The Ultimate Guide to Camping at Timothy Lake

2024 Timothy Lake Campground Opening Dates:

Timothy Lake is a man-made lake located about 75 miles east of Portland, Oregon in the Mount Hood National Forest.  Timothy Lake was created by Portland General Electric in 1956 when a dam was constructed at the southwest shore to regulate the flow of water feeding the Oak Grove fork of the Clackamas River. Today, Timothy Lake is better known for its many recreational uses including swimming, fishing, camping, mountain biking, boating, hiking, and more.

When to Visit Timothy Lake

Located at an elevation of 3,200 feet and nestled in the Mount Hood National Forest, Timothy Lake is best when visited during the warmer summer months typically in July and August.  In the winter all the campgrounds around the lake close and it is common to run into snow making it difficult to get around.  Winter snow parking passes are honored for those on the more adventurous side and activities included snowshoeing, cross-country skiing, and snowmobiling.  For those visitors looking to do some camping at Timothy Lake note that most campgrounds are open around mid-May and close in mid to late September.

GOAL :: According to the Timothy Lake guide, why did Portland General Electric build a dam at the lake's southwest shore in 1956?

RECORDED INFORMATION ::
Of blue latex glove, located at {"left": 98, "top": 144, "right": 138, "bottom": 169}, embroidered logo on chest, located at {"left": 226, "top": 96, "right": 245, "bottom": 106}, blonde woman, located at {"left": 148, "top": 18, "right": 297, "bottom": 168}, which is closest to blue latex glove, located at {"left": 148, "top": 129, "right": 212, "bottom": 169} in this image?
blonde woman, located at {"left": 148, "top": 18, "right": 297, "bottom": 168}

EXPECTED OUTPUT :: The dam was built to regulate the flow of water feeding the Oak Grove fork of the Clackamas River. Building it created Timothy Lake as a man-made lake.